Rainmakers, Big and Small

Hare KrishnaBy Suresvara Dasa

"Scientists say that water is a combination of hydrogen and oxygen," writes Srila Prabhupada, the founder and spiritual guide of the Hare Krsna movement, "but when they see a vast ocean they are puzzled about where such a quantity of hydrogen and oxygen could have come from. They think that everything evolved from chemicals. But where did the chemicals come from? We actually see that chemicals are produced from living entities. For example, a lemon tree produces many tons of citric acid. The citric acid is not the cause of the tree; rather, the tree is the cause of the acid. Similarly, the Supreme Personality of Godhead is the cause of everything. He is the cause of the tree that produces the citric acid. He is the cause of the chemicals." Jaded by an impersonal, mechanistic view of nature, materialistic scientists deny that rain is ultimately an energy of God. Ultimately, they say, we cannot be certain about rain or anything else. And ultimately, if all we do is listen to them, they certainly seem to be right. During a bad drought in California a few years ago, one scientifically-minded politician proposed towing in icebergs from the Arctic. In the meantime rain mercifully came. And when it did I happened to be in Santa Barbara, where I met a man named Zeus.

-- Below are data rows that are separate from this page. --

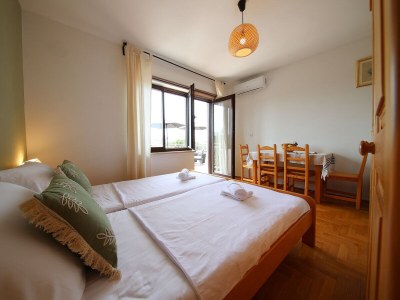 Holiday apartment Kala Studio *2* - Features photo 11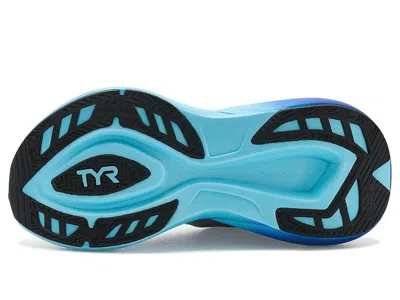 Tyr Maverick In Multi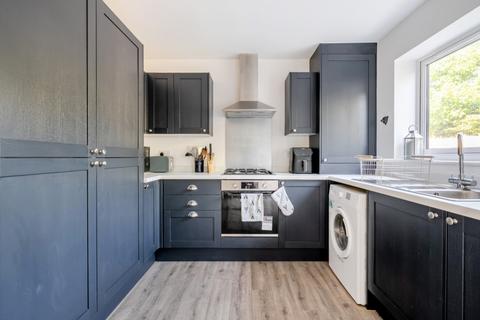 undefined, Wallis Street, Sleaford, Lincolnshire, NG34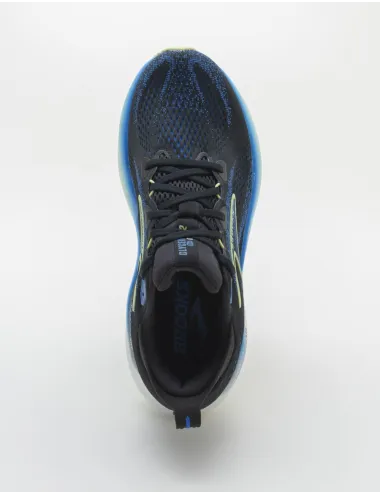 BROOKS GLYCERIN GTS 22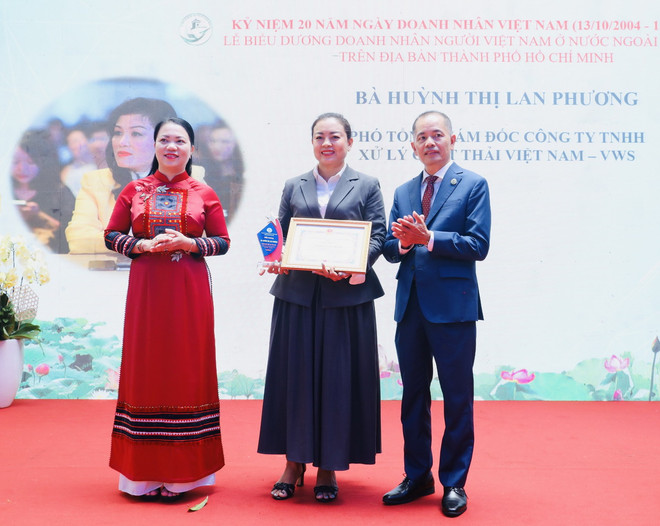 ttxvn_kieu bao tphcm (2).jpg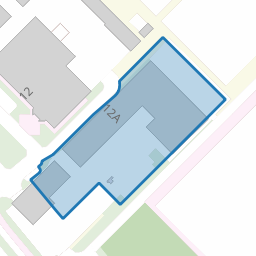 Perceel NDN00-C-2813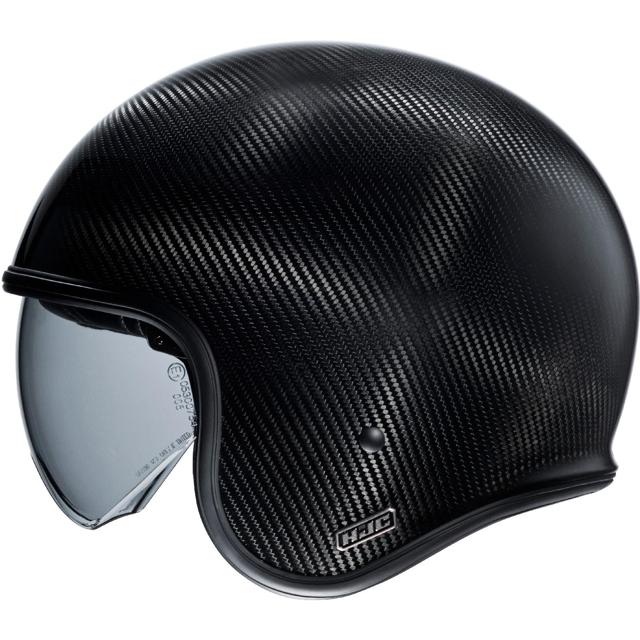 HJC-casque-v30-carbon-uni-black-image-26765715-cover-1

He worked with the local weather bureau. "Man is a function of his genes and environment," Zeus told me, "but [whispering] he has incredibly more potential to control them than he knows." "And now man is also going to control the weather?" I asked. "Going to! Why, just last week we seeded some clouds over Catalina, and it rained buckets." I pointed to the tempest outside. "Can you make it stop?" Zeus opened his eyes and mouth wide, raised a forefinger high and sneezed and sneezed and sneezed. He could no more stop the rain than he could the common cold.